Brasil ultrapassa os Estados Unidos em ranking mundial da liberdade de imprensa

Segundo o relatório, o Brasil ficou atrás apenas do Uruguai na América do Sul, que ocupa a 48ª posição.

 

O Brasil subiu para a 52ª colocação no ranking mundial da liberdade de imprensa e ultrapassou, pela primeira vez, os Estados Unidos, que aparecem em 64º lugar. O levantamento foi divulgado nesta quinta-feira (30) pela organização Repórteres Sem Fronteiras, e mostra que o país avançou 58 posições desde 2022 e 11 posições em relação a 2025.

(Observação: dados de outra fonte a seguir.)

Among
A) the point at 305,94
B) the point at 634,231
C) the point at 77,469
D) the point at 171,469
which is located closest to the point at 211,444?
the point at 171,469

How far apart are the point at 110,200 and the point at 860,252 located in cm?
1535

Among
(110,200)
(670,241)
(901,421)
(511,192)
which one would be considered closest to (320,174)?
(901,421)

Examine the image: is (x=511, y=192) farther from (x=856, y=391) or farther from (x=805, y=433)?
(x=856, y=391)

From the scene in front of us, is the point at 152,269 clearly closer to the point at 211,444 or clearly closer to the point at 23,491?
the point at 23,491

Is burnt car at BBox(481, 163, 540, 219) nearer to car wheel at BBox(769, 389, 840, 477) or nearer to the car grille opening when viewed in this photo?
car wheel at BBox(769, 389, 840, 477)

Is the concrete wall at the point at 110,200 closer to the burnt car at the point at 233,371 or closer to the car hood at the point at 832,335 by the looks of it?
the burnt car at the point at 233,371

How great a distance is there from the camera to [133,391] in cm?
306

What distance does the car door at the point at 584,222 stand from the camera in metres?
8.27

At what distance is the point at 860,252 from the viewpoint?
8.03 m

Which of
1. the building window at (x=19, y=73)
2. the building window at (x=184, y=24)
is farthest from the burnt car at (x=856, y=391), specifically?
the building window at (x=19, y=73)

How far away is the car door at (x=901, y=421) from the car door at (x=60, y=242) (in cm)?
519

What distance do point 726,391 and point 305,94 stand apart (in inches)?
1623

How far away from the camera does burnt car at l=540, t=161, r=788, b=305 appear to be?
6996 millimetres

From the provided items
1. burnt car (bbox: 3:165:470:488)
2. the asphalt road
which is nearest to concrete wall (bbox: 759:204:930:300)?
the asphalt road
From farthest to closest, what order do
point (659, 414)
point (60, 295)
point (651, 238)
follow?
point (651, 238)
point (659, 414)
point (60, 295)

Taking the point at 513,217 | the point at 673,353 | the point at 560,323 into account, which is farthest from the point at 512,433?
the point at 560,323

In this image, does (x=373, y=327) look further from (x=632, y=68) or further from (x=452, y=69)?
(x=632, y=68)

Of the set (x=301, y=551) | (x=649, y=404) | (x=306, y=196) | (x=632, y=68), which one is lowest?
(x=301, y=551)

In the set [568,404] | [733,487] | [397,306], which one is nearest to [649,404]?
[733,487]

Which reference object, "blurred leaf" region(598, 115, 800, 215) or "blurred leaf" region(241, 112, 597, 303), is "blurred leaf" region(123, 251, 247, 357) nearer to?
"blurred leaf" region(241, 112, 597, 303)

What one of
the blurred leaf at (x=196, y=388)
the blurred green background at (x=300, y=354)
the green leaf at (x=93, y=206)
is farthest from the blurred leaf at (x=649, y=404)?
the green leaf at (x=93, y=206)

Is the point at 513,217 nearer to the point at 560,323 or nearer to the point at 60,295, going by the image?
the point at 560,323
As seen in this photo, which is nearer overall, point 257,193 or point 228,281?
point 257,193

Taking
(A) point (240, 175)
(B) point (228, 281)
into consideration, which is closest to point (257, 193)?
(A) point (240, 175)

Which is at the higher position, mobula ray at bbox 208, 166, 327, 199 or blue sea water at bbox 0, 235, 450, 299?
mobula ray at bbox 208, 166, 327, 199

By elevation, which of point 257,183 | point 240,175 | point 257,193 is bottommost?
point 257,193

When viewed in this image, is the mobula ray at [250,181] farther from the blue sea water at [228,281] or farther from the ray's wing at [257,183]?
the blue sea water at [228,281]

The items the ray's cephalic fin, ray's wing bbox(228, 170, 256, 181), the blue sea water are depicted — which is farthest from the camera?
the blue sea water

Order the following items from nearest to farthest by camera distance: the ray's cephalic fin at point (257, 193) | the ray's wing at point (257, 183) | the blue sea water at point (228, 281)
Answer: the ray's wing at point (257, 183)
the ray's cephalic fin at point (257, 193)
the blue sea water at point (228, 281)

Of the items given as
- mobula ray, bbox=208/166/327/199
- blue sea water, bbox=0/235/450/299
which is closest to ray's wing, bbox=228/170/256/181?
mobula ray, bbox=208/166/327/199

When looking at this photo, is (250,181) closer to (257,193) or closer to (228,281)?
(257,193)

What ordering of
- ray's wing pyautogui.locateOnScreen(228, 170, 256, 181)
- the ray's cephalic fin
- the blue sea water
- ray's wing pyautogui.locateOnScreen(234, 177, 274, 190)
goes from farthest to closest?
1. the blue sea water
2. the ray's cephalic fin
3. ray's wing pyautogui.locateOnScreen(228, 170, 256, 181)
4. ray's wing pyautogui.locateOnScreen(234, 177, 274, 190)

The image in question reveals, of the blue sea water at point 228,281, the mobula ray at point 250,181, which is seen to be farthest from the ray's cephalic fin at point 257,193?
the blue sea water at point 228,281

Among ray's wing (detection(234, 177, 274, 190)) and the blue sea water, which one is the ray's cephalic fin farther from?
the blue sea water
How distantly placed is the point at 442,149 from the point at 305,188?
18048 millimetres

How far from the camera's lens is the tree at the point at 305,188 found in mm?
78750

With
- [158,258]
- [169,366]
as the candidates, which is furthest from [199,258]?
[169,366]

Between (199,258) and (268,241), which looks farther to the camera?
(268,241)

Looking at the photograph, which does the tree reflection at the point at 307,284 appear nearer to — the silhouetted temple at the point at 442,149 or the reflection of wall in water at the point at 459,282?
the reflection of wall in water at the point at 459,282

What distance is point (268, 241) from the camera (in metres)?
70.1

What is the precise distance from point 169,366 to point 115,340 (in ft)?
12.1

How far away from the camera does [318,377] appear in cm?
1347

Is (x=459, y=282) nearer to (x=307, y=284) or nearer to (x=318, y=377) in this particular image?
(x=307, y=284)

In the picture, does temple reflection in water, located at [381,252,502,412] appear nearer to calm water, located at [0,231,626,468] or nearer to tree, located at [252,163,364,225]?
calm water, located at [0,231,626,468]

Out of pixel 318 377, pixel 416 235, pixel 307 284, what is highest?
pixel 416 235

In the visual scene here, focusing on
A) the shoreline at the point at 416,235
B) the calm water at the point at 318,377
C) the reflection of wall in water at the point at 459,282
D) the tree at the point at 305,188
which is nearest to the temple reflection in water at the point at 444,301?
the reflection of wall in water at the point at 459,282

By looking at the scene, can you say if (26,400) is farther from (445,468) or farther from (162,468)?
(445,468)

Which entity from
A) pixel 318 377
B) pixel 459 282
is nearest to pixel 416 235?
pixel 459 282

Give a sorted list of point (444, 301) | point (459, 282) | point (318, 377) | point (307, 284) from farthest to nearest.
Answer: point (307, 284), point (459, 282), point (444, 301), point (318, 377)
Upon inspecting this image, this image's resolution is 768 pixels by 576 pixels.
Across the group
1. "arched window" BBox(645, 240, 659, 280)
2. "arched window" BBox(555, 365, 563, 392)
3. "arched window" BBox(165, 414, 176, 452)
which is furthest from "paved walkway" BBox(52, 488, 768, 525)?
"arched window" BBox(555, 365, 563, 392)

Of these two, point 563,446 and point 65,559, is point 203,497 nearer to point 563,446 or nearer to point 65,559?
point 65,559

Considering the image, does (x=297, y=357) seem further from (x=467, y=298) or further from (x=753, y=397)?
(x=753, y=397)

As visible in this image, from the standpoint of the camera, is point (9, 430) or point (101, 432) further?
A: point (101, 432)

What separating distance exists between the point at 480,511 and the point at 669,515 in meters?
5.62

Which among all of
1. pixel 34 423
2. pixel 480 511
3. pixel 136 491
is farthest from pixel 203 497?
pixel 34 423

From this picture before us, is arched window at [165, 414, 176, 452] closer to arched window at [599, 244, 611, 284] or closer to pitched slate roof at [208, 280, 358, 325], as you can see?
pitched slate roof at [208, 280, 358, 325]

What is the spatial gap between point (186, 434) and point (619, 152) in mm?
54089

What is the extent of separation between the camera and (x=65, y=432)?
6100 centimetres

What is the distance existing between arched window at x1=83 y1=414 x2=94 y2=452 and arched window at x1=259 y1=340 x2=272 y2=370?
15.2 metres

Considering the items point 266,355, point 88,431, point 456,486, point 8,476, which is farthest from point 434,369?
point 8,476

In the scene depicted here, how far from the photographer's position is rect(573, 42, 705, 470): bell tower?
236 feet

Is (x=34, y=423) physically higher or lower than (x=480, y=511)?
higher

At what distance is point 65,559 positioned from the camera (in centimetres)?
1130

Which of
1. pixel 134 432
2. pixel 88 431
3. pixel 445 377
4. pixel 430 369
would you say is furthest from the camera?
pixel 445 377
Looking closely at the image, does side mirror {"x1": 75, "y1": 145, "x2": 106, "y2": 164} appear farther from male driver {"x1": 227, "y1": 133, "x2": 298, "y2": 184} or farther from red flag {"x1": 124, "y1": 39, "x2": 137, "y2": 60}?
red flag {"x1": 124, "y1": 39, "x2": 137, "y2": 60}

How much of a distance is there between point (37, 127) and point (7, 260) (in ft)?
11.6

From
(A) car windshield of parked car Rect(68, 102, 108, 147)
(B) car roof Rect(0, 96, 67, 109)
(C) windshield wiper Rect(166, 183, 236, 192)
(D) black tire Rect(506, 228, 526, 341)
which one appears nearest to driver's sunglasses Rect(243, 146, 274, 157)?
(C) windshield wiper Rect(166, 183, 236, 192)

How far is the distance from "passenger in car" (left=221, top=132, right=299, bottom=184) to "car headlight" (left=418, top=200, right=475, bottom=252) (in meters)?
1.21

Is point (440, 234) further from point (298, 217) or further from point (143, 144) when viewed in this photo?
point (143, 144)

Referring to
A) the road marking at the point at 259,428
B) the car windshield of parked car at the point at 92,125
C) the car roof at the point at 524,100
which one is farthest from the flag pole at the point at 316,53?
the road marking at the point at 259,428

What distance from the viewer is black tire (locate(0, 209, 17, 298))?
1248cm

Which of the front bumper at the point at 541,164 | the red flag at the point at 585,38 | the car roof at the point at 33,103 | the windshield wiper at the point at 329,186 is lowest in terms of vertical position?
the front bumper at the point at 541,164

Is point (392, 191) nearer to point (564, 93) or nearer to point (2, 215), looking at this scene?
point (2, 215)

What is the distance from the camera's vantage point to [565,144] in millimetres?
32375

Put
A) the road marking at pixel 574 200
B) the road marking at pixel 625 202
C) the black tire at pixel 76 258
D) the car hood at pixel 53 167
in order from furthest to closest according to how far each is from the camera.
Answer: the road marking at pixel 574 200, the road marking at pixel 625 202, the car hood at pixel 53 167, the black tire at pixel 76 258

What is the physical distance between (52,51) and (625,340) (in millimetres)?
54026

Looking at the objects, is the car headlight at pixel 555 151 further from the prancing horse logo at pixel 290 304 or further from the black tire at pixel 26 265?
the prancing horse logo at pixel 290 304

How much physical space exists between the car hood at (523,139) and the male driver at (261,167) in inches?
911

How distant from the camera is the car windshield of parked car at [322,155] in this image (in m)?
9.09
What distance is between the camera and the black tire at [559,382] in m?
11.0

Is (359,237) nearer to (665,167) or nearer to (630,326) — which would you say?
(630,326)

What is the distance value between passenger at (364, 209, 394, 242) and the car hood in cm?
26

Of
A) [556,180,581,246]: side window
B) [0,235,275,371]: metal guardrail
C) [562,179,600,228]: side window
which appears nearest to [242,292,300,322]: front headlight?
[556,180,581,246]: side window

Segundo o relatório, o Brasil ficou atrás apenas do Uruguai na América do Sul, que ocupa a 48ª posição. O diretor da ONG para a América Latina, o jornalista brasileiro Artur Romeu, avaliou que o avanço brasileiro ocorre em meio a um cenário de piora em boa parte do mundo.

## Fatores do avanço

Romeu afirmou que o país saiu de um período de forte tensão durante o governo de Jair Bolsonaro, marcado por ataques diários contra jornalistas, para uma relação institucional mais estável entre governo e imprensa. Ele também destacou que o Brasil não registrou assassinato de jornalistas desde a morte de Dom Philips, em 2022, na Amazônia.

O relatório cita ainda iniciativas como a criação de um Observatório Nacional de Violência contra Jornalistas e a adoção de protocolo para investigar crimes contra a imprensa. Entre 2010 e 2022, segundo o texto, 35 jornalistas foram assassinados no Brasil.

## Pressões sobre a imprensa

Apesar da melhora, o relatório diz que persistem ameaças como criminalização do jornalismo, uso da Justiça para intimidar profissionais e processos judiciais abusivos contra a imprensa brasileira. O texto também aponta queda em um dos indicadores avaliados, ligado à confiança social na imprensa, às campanhas de ódio contra jornalistas, à pluralidade de opiniões e à percepção de autocensura.

Artur Romeu disse que os Estados Unidos passaram a funcionar como parâmetro negativo, com efeitos observados também em países como a Argentina, que caiu 69 posições desde 2022. O relatório afirma que a presidência de Donald Trump intensificou ataques aos jornalistas e contribuiu para a queda de sete posições do país neste ano.

## Panorama nas Américas

Na região, o Equador teve a maior queda, com recuo de 31 posições, após o avanço do crime organizado e o assassinato de três jornalistas no último ano. O Peru aparece em 144º lugar, depois de perder 14 posições neste ano, em um contexto que inclui quatro jornalistas assassinados no ano passado.

El Salvador mantém tendência de queda e soma perda de 74 posições desde 2019, quando Nayib Bukele chegou ao poder. No México, a situação de segurança continua entre as piores das Américas, enquanto Nicarágua, Cuba e Venezuela seguem nas últimas posições da região. O Canadá aparece como a melhor colocação nas Américas, em 20º lugar, enquanto a Noruega lidera o ranking global, seguida por Holanda e Estônia.